'The Downstairs Girl' Faces Difficult History With Joy And Style

Aug 25, 2019

In her previous works of historical fiction, Stacey Lee offered readers a Chinese-American perspective on the Old West and turn-of-the-century San Francisco. Now, with The Downstairs Girl, she turns to the post-Reconstruction era South.

As a Chinese girl living in late 19th century Atlanta, Ga., Jo Kuan constantly struggles to remain invisible. She was born in America but can't be a citizen or even rent a proper apartment, so she lives in a former abolitionist's hidden tunnels, secreted away underneath a newspaper office. Her job is in the back room of a hat shop where everyone wants her beautiful decorative knotwork — but not the comments of the opinionated girl who makes it. And when she loses that job, she must go work for the Payne family as a maid for their snotty daughter, who does everything she can to make Jo miserable.

But one night, Jo overhears her upstairs neighbors bemoaning low subscription numbers and wondering if the newspaper will make it. Afraid of what new neighbors might mean for her living situation, Jo begins writing an advice column, "Dear Miss Sweetie," and submits it anonymously to the paper. Suddenly, all the opinions that she's struggled to keep under wraps come pouring out, and her column burns with radical thoughts on everything from gender equality to segregation. It's just what the newspaper needed, and soon, her writing is the talk of Atlanta. But not all the talk is good, and even as she yearns for acknowledgement, invisibility becomes more important than ever.

When the discovery of a hidden letter sheds light on the mystery of her parentage, Jo goes looking for answers — because while it isn't possible for Atlanta to know the true identity of Miss Sweetie, Jo can't see any good reason why she shouldn't know herself. Her search attracts the attention of one of Atlanta's most disreputable crime bosses, and soon she finds herself tangled in a scandal full of race horses, racism, and forbidden love.
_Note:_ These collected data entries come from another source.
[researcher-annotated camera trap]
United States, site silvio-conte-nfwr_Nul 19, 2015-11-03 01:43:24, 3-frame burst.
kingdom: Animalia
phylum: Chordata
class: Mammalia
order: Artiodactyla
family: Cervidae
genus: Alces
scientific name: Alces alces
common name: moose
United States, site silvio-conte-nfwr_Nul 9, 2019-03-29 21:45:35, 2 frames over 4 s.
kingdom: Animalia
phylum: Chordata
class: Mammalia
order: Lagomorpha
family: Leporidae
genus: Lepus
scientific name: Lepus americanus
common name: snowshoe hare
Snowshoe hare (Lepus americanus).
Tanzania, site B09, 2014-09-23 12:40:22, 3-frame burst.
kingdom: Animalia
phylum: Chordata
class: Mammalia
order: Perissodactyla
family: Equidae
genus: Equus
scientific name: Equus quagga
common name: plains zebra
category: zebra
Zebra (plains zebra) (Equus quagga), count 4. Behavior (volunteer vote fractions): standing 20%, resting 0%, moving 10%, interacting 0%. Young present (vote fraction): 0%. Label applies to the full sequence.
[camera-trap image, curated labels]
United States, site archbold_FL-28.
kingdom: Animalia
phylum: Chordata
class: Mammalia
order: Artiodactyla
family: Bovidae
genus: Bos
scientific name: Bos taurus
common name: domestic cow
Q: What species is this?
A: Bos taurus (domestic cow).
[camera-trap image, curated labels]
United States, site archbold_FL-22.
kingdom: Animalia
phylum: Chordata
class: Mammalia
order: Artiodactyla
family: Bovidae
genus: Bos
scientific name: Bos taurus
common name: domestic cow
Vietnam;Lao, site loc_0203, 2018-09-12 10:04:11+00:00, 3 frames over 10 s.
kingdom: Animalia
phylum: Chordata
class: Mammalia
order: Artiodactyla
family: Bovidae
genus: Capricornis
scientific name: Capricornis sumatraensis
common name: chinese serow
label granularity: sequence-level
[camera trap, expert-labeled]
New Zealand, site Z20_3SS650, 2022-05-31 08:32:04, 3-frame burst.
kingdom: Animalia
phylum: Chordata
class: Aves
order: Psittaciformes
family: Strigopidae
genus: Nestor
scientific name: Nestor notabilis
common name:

Jo's life is bitter in many ways, and The Downstairs Girl doesn't shy away from the discrimination and unfairness that she faces at every turn because of her race and gender. It also manages to be intersectional, as the story is populated with diverse characters of color and it takes the time to acknowledge the many permutations of injustice that all of them face. Even as we admire the tenacity of suffragists working to gain the vote for women, we are asked to balance their struggle with their treatment of the black women they dismiss for wanting the same rights.

Clever and multi-talented in a world that sees her as inferior, Jo is constantly forced to hide her light under a bushel and accept less. That's why it's so incredibly satisfying when she finds a conduit for her voice in her advice column and a literal way to win against the worst kind of odds. And even though The Downstairs Girl asks us to face difficult and nuanced history, it never loses sight of the things that make this era fun to visit in fiction, like amazing hats, high-stakes horseback riding, and budding romance!

... even though 'The Downstairs Girl' asks us to face difficult and nuanced history, it never loses sight of the things that make this era fun to visit in fiction. -

If I must find something here to complain about, I suppose it would be that at times, Jo's voice and the general tone of the narrative feel very modern, and it lacks the slightly more formal and languid language that one sees in books that were written during the era The Downstairs Girl portrays. But honestly, every era had its radicals, and I see no reason why we can't simply consider Jo to be a saucebox ahead of her time — and Lee certainly makes the most of period slang, to delightful effect.

I honestly didn't know it was possible for a work of historical fiction to seriously take on the racism and sexism of the 19th century South while still being such a joyful read. I almost want to dare readers to not be delighted by its newspaper office shenanigans, clandestine assignations in cemeteries, and bicycle-riding adventures, but there's honestly no point. The Downstairs Girl, for all its serious and timely content, is a jolly good time.

Caitlyn Paxson is a writer and performer. She is a regular reviewer for NPR Books and Quill & Quire.